- WORK INSTRUCTIONS
With nothing added and nothing dropped, write out all of the entries below.

- SUPPLIED MATERIAL
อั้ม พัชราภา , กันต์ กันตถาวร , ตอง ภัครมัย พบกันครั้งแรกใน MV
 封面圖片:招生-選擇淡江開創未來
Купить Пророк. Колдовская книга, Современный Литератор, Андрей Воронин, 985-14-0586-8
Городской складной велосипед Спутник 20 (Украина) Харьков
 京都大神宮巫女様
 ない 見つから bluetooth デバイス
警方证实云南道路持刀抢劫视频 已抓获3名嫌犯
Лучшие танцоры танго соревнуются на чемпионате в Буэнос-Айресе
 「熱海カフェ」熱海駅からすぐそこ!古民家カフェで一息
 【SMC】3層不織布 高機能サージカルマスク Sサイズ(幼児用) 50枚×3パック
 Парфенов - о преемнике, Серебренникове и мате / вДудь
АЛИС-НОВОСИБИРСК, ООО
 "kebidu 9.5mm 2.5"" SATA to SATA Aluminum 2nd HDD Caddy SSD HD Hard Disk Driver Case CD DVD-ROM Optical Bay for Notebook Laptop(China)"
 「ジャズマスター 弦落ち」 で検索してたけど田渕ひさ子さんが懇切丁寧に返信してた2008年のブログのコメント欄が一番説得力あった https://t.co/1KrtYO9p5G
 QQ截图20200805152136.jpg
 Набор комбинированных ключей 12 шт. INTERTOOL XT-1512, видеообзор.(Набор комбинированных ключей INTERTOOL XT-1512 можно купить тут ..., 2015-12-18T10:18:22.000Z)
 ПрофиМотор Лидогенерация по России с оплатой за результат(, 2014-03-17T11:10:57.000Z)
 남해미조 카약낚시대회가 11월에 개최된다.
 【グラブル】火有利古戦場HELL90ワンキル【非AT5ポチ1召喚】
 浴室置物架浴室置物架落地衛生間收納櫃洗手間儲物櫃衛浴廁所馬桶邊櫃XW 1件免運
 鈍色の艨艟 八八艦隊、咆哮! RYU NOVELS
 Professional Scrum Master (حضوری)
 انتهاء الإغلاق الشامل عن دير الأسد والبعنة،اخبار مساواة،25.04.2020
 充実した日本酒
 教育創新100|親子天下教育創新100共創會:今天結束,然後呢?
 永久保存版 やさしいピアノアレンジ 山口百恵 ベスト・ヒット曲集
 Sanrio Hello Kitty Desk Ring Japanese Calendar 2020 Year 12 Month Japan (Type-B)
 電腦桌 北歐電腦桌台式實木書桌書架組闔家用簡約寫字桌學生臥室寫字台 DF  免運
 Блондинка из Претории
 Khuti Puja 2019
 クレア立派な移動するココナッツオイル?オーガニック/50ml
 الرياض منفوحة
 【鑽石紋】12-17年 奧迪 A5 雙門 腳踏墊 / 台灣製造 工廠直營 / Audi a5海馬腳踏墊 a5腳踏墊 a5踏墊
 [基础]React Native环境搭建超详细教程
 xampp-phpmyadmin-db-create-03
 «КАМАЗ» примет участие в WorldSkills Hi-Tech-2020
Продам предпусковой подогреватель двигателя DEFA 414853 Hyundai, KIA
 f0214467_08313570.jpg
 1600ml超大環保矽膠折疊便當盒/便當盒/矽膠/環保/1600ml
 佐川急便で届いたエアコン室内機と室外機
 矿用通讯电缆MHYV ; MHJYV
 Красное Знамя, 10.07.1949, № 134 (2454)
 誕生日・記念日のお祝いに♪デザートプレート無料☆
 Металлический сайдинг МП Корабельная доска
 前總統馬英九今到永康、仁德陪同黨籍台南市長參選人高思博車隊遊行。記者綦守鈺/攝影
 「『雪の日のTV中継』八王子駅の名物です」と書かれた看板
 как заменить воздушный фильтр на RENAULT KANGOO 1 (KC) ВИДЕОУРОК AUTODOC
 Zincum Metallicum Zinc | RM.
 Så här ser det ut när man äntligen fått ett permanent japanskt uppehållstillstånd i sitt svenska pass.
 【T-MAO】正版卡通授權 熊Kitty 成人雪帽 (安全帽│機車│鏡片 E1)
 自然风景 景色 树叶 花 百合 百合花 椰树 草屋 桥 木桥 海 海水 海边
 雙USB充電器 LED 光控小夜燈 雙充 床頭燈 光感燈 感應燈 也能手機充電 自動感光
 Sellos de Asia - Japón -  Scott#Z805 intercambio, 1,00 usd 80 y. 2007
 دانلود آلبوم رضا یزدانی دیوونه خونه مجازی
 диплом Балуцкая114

- ANSWER TO THIS PROBLEM
อั้ม พัชราภา , กันต์ กันตถาวร , ตอง ภัครมัย พบกันครั้งแรกใน MV
 封面圖片:招生-選擇淡江開創未來
Купить Пророк. Колдовская книга, Современный Литератор, Андрей Воронин, 985-14-0586-8
Городской складной велосипед Спутник 20 (Украина) Харьков
 京都大神宮巫女様
 ない 見つから bluetooth デバイス
警方证实云南道路持刀抢劫视频 已抓获3名嫌犯
Лучшие танцоры танго соревнуются на чемпионате в Буэнос-Айресе
 「熱海カフェ」熱海駅からすぐそこ!古民家カフェで一息
 【SMC】3層不織布 高機能サージカルマスク Sサイズ(幼児用) 50枚×3パック
 Парфенов - о преемнике, Серебренникове и мате / вДудь
АЛИС-НОВОСИБИРСК, ООО
 "kebidu 9.5mm 2.5"" SATA to SATA Aluminum 2nd HDD Caddy SSD HD Hard Disk Driver Case CD DVD-ROM Optical Bay for Notebook Laptop(China)"
 「ジャズマスター 弦落ち」 で検索してたけど田渕ひさ子さんが懇切丁寧に返信してた2008年のブログのコメント欄が一番説得力あった https://t.co/1KrtYO9p5G
 QQ截图20200805152136.jpg
 Набор комбинированных ключей 12 шт. INTERTOOL XT-1512, видеообзор.(Набор комбинированных ключей INTERTOOL XT-1512 можно купить тут ..., 2015-12-18T10:18:22.000Z)
 ПрофиМотор Лидогенерация по России с оплатой за результат(, 2014-03-17T11:10:57.000Z)
 남해미조 카약낚시대회가 11월에 개최된다.
 【グラブル】火有利古戦場HELL90ワンキル【非AT5ポチ1召喚】
 浴室置物架浴室置物架落地衛生間收納櫃洗手間儲物櫃衛浴廁所馬桶邊櫃XW 1件免運
 鈍色の艨艟 八八艦隊、咆哮! RYU NOVELS
 Professional Scrum Master (حضوری)
 انتهاء الإغلاق الشامل عن دير الأسد والبعنة،اخبار مساواة،25.04.2020
 充実した日本酒
 教育創新100|親子天下教育創新100共創會:今天結束,然後呢?
 永久保存版 やさしいピアノアレンジ 山口百恵 ベスト・ヒット曲集
 Sanrio Hello Kitty Desk Ring Japanese Calendar 2020 Year 12 Month Japan (Type-B)
 電腦桌 北歐電腦桌台式實木書桌書架組闔家用簡約寫字桌學生臥室寫字台 DF  免運
 Блондинка из Претории
 Khuti Puja 2019
 クレア立派な移動するココナッツオイル?オーガニック/50ml
 الرياض منفوحة
 【鑽石紋】12-17年 奧迪 A5 雙門 腳踏墊 / 台灣製造 工廠直營 / Audi a5海馬腳踏墊 a5腳踏墊 a5踏墊
 [基础]React Native环境搭建超详细教程
 xampp-phpmyadmin-db-create-03
 «КАМАЗ» примет участие в WorldSkills Hi-Tech-2020
Продам предпусковой подогреватель двигателя DEFA 414853 Hyundai, KIA
 f0214467_08313570.jpg
 1600ml超大環保矽膠折疊便當盒/便當盒/矽膠/環保/1600ml
 佐川急便で届いたエアコン室内機と室外機
 矿用通讯电缆MHYV ; MHJYV
 Красное Знамя, 10.07.1949, № 134 (2454)
 誕生日・記念日のお祝いに♪デザートプレート無料☆
 Металлический сайдинг МП Корабельная доска
 前總統馬英九今到永康、仁德陪同黨籍台南市長參選人高思博車隊遊行。記者綦守鈺/攝影
 「『雪の日のTV中継』八王子駅の名物です」と書かれた看板
 как заменить воздушный фильтр на RENAULT KANGOO 1 (KC) ВИДЕОУРОК AUTODOC
 Zincum Metallicum Zinc | RM.
 Så här ser det ut när man äntligen fått ett permanent japanskt uppehållstillstånd i sitt svenska pass.
 【T-MAO】正版卡通授權 熊Kitty 成人雪帽 (安全帽│機車│鏡片 E1)
 自然风景 景色 树叶 花 百合 百合花 椰树 草屋 桥 木桥 海 海水 海边
 雙USB充電器 LED 光控小夜燈 雙充 床頭燈 光感燈 感應燈 也能手機充電 自動感光
 Sellos de Asia - Japón -  Scott#Z805 intercambio, 1,00 usd 80 y. 2007
 دانلود آلبوم رضا یزدانی دیوونه خونه مجازی
 диплом Балуцкая114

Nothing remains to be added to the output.